1. Only thousands of lines of code, the completion of the function can be comparable with storm, of course, there are still a lot of shortcomings
2. Combined with Kafka, more convenient processing of data
3. Running on yarn
One of the projects I've done before is Kafka + Storm + ElasticSearch, which will be able to replace Storm with Samza in the future, and use the resources of the Hadoop cluster to do some storage and offline analysis. Both real-time and off-line analytics are running on Hadoop, and it has to be said that Samza is a great project, which can reduce the complexity of the project's growth, facilitate maintenance, or the words, small and beautiful things, more popular.
Architecture:
Samza mainly consists of three layers,
1. Stream processing Layer--Kafka
2. Execution Layer--YARN
3. Processing layer--Samza API
Samza's streaming and execution layers are pluggable, and developers can use other frameworks instead of the two technologies.

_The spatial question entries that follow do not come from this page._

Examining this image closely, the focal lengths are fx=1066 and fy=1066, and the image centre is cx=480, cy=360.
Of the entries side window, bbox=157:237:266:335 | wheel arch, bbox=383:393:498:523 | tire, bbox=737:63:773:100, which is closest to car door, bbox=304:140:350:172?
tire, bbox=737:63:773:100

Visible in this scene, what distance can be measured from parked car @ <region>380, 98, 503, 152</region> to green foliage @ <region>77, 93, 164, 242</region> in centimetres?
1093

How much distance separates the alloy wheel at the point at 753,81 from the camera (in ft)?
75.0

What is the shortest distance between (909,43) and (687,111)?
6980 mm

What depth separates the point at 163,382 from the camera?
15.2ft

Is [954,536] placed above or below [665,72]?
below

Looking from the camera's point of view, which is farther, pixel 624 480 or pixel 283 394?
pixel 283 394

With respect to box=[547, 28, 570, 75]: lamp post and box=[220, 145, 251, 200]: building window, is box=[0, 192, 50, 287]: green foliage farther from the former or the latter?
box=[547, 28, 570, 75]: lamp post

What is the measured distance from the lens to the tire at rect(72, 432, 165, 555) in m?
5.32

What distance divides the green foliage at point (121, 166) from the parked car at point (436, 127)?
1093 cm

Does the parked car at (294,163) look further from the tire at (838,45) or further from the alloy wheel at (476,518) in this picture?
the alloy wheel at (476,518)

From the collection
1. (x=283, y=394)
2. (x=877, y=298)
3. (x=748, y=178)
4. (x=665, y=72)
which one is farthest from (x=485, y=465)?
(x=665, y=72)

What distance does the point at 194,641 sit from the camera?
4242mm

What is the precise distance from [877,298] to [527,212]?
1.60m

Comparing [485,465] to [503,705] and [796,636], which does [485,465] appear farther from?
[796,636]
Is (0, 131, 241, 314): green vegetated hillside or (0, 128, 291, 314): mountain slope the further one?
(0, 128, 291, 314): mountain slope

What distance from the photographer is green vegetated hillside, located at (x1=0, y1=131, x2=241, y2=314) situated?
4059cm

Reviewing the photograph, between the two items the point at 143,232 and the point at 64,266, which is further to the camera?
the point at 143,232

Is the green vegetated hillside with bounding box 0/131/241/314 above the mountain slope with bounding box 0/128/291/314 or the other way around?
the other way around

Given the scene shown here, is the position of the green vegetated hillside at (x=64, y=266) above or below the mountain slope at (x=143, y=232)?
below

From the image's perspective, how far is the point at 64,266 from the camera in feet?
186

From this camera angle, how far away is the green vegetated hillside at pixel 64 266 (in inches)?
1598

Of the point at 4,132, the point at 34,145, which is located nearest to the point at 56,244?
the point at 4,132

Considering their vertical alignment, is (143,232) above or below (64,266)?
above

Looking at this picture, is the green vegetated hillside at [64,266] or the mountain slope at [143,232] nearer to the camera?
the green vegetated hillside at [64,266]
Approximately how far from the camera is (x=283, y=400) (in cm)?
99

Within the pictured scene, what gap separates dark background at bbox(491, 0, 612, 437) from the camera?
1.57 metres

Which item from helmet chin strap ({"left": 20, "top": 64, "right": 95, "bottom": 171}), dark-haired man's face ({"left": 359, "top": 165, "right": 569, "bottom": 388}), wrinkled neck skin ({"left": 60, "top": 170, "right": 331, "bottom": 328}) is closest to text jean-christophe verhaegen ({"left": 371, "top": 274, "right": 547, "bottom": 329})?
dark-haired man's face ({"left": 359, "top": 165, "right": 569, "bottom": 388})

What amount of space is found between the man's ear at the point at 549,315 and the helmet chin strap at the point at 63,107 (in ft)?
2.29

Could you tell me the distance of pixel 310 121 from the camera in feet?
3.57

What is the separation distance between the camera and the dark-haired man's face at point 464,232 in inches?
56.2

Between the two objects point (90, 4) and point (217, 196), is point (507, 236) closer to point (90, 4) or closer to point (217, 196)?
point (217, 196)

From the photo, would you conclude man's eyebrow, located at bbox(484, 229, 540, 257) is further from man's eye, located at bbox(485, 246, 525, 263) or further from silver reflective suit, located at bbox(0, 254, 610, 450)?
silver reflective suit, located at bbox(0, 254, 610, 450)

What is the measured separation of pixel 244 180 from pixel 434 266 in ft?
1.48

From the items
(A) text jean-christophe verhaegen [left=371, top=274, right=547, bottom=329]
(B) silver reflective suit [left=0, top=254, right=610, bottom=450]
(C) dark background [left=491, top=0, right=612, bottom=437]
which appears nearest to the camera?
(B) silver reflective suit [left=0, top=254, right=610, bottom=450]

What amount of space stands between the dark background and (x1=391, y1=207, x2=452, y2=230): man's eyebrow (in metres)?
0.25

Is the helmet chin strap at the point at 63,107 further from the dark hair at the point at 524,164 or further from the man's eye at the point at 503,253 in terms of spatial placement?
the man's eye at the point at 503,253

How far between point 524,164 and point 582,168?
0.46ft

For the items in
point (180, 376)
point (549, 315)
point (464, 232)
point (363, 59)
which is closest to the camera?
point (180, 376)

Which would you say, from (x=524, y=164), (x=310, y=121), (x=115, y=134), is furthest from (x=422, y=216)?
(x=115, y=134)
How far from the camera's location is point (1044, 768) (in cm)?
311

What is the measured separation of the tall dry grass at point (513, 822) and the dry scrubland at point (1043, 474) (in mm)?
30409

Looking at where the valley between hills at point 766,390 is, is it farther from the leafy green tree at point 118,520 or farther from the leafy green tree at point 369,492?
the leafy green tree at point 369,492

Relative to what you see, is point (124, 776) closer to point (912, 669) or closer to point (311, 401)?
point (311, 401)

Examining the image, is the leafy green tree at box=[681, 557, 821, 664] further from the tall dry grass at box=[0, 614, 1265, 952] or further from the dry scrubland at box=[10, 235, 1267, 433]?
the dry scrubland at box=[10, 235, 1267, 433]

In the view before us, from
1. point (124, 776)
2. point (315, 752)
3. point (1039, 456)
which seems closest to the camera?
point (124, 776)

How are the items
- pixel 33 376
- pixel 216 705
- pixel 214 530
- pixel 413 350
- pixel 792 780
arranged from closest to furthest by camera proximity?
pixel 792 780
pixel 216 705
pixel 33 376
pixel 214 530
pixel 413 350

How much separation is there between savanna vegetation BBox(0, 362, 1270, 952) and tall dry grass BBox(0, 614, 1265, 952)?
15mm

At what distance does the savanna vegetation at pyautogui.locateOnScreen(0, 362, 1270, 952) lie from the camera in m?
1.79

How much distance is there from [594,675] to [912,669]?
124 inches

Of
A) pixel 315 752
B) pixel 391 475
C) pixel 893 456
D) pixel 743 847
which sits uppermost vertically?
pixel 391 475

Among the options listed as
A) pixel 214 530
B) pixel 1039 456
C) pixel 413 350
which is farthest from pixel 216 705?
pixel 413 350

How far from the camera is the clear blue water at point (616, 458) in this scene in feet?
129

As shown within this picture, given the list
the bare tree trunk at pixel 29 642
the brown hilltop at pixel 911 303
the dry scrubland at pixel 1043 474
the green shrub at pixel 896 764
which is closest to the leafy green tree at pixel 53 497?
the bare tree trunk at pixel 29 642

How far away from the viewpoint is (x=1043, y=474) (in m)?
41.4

Samza provides a yarn applicationmaster, and yarn job, running outside of the cluster, with different colors representing different hosts in the image below.
The Samza client tells Yarn's resouce manager that it wants to start a samza job, yarn RM tells Yarn Node Manager to allocate space to yarn APPLICATIONMASTER,NM after a specified space, yarn Container will run Samza Task Runner.
Samza State Management
Streaming data management of the state is difficult, because the data is flowing, itself has no state, so it is necessary to rely on historical data to record applications, SAMZA provides an internal key-value database, it is based on LEVELDB, running outside the JVM, use it to store historical data. The benefits of doing this are:
1. Reduce the cost of the JVM
2. Use of internal storage, greatly improved throughput rate
3. Reduce concurrent operations
Samza processing process.
The following figure is an example of the official Samza, which calculates the number of page visits based on the member ID grouping. The ingress messages are from Machine1, 2, Exit is Machine3, we can understand that the message is scattered in different message systems (KAFKA), Samza from different Kafka read topic, after the topic is processed, sent to Machine3, Do not do too much decomposition here, the specific reference to the official documents.
Project Address: Https://github.com/apache/incubator-samza
Official documents: http://samza.incubator.apache.org/
The above gives us infinite reverie, whether Storm will stay ahead of the position, Samza can replace it, anyway, as a developer, thousands of lines of code, I can't wait to read it.